Purpose   To determine the path of the electric current in a parallel circuit.


  • 1.5-volt battery
  • battery holder with insulated wires (red and black)
  • 2 identical flashlight lamps (for E-10 screw-base holder)
  • 2 lamp holders with E-10 screw-base
  • wire cutter
  • 12-inch (30-cm) piece of 22-gauge insulated wire
  • screwdriver with head type for lamp holder screws


  1. Place the battery in the battery holder.
  2. Screw the lamps into the lamp holders.
  3. Use the wire cutter to cut the wire into two 6-inch (15-cm) parts. Then strip about 1/2 inch (1.25 cm) of insulation from each end of the wires.
  4. Attach the wires to connect the lamp holders, as shown in Figure 18.1.
  5. Holding the insulated part of the wires attached to the battery holder, touch the bare ends of the wires to the screws on either side of one of the lamp holders, as shown in Figure 18.1. Compare the brightness of the lamps. Caution: Do not leave the wires on the screws for more than 5 to 6 seconds. The bare wire and lamp can get hot enough to burn you. Allow them to cool before touching them.
  6. Parallel Circuit: Divided Pathways


The lamps glow with equal brightness.


The electric current has more than one path to follow through the connected lamps in this experiment, so the circuit formed what is called a parallel circuit. The arrows in the electrical schematic in Figure 18.2 indicate the movement of the current (e') away from the negative terminal of the battery through the bulbs, then back to the positive terminal of the battery. At junction A (one of the screws on the side of lamp base 1), the current divides before moving through the lamps. Then the current recombines at junction B (one of the screws on the opposite side of lamp base 1) and returns to the positive terminal of the battery. The facts that the lamps are identical and glow with equal brightness show that the same amount of current reaches both lamps.

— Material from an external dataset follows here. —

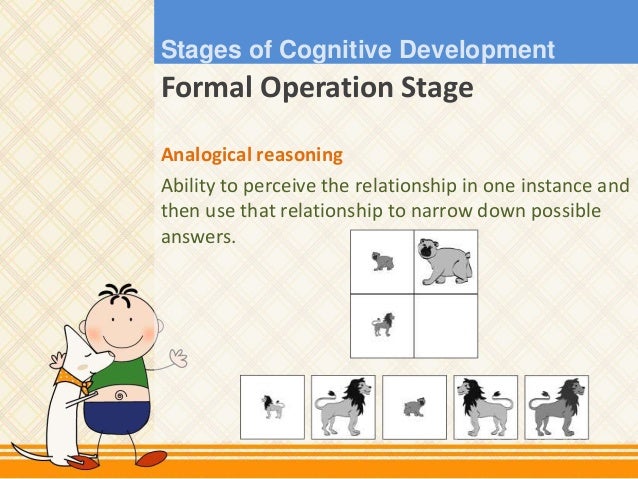 Stages of Cognitive Development

Formal Operation Stage

Analogical reasoning

Ability to perceive the relationship in one instance and then use that relationship to narrow down possible answers.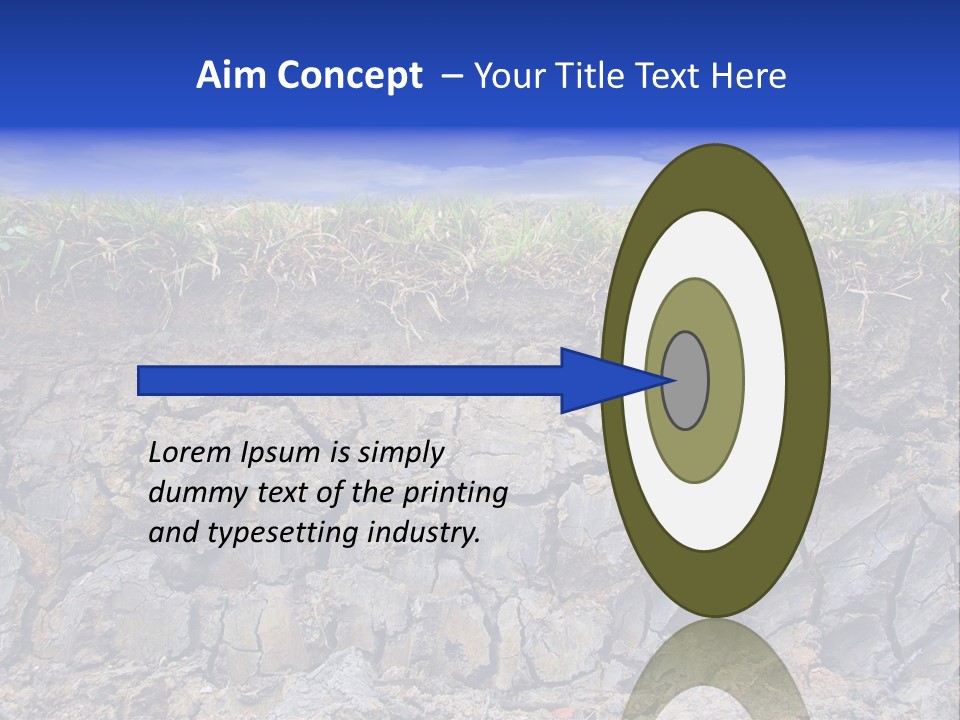 Aim Concept – Your Title Text Here

Lorem Ipsum is simply dummy text of the printing and typesetting industry.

Parallel Circuit: Divided Pathways

Try New Approaches

  1. Would it affect the brightness of the lamps if more lamps were connected in parallel? Repeat the experiment, adding more lamps.
  2. Would it affect the brightness of the lamps connected in parallel if a lamp is placed in series with them? Repeat the original experiment, connecting two lamps as in the original investigation and adding a third lamp in series, as shown in the schematic in Figure 18.3.